→ **EXERCISE GOAL**:
Answer these questions from the SQL job-ratio text below:
1. What two types can a job have?
2. Why are the case values cast as float?
3. What time threshold does the second example query use?

Let’s say we have an sql table of jobs. They can be in any of several states. They have a starte time and a completed time. And they have have a type of A or B.
type | started | completed | state |
---|---|---|---|
A | 9:01am | 9:02am | completed |
A | 9:10am | 9:14am | aborted |
B | 9:20am | 9:21am | cancelled |
A | 9:20am | 9:22am | completed |
Let’s say we want to know for A and B, what percentage of jobs complete. We’d also like to know what percentage of jobs finish under a certain time threshold. Now this is drastically simplified, but you can imagine that job type could be any complex set of variables you want to analyze by: region, language, type of rendering, whatever.
Here’s a query that will calculate the ratio of completed jobs by type:
select type,
avg(cast(
case
when state='completed' then 1
else 0
end
as float)
) as completed_ratio
from jobs
group by type
The way it works:
- The case statement sets of value of 1 for the success condition, and 0 for any other.
- These are integers, so we cast them as float, so we’ll get the averaging behavior we want.
- We avg them, to get the average.
Similarly, if we wanted to calculate the ratio of jobs completed under a certain time threshold, we could do that in the case statement, such as this example which calculates the ratio of jobs whose end time is under 3 minutes:
select type,
avg(cast(
case
when datediff(minute, completed, started) < 3 then 1
else 0
end
as float)
) as completed_ratio
from jobs
group by type

→ **EXTRACTED RECORDS**:
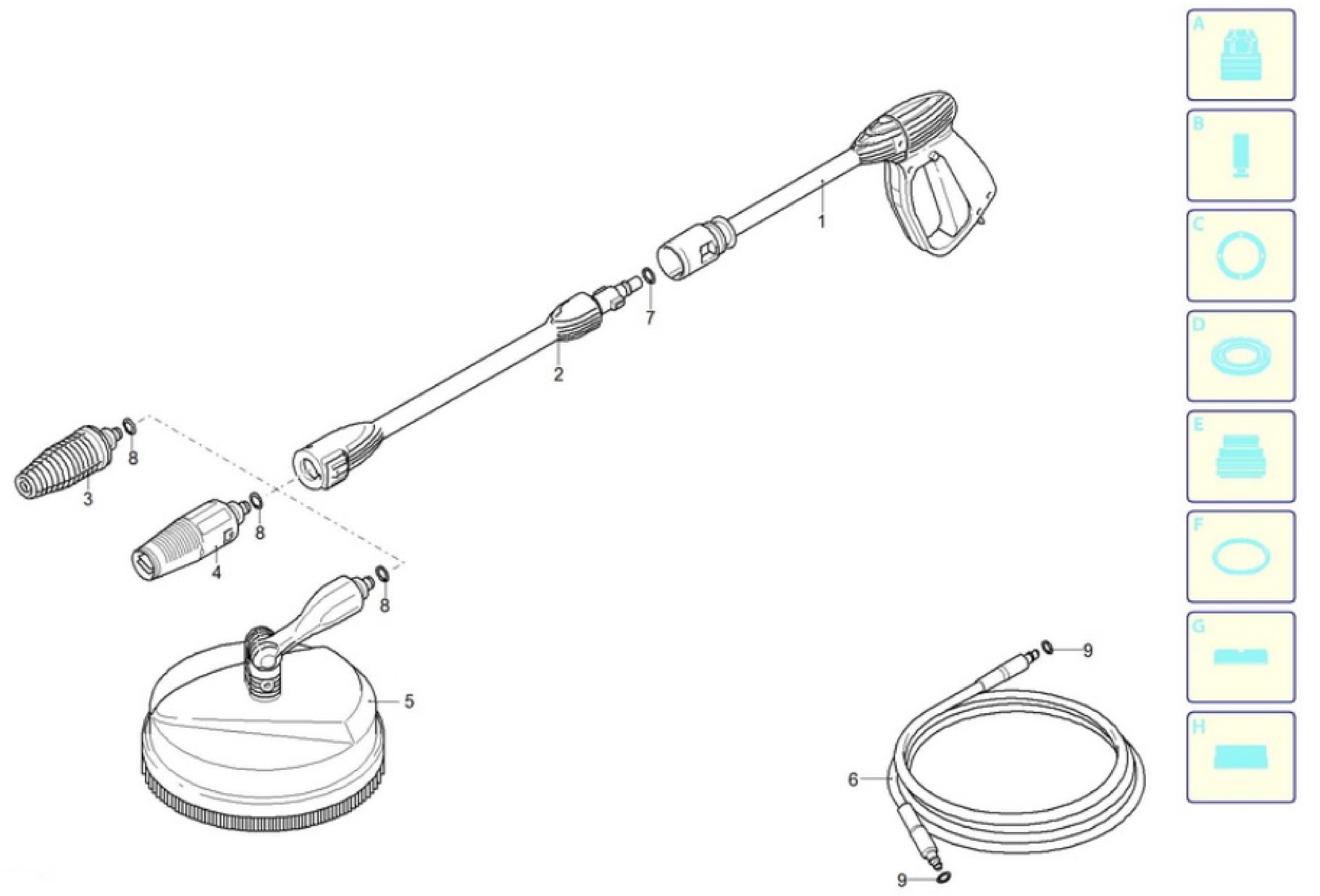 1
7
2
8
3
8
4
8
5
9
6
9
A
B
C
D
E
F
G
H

* * *

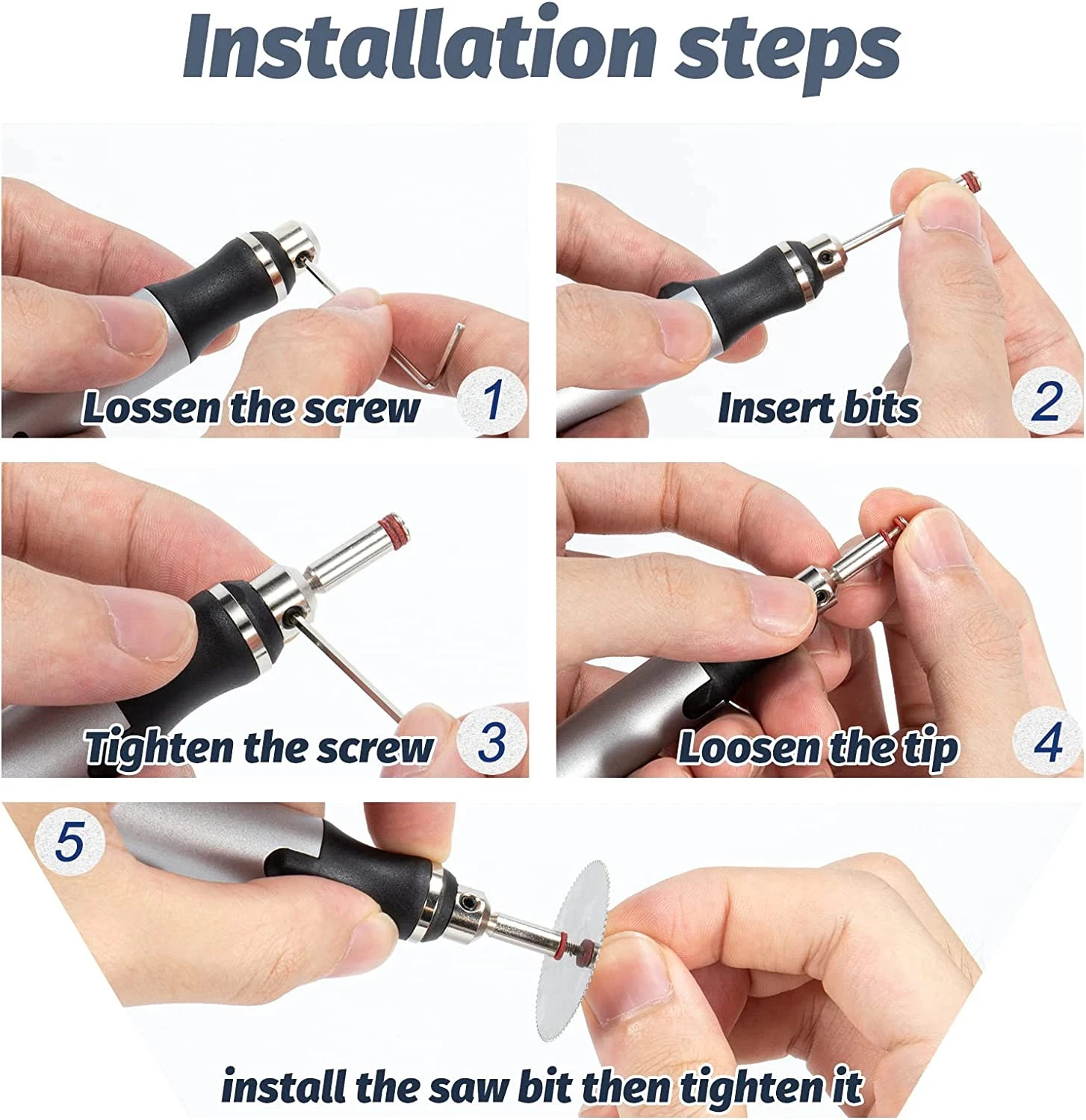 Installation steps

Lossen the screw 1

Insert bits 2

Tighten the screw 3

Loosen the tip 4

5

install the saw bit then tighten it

→ **ANSWER TO THE EXERCISE**:
1. A or B.
2. They are integers, so they are cast as float to get the desired averaging behavior.
3. Jobs whose end time is under 3 minutes.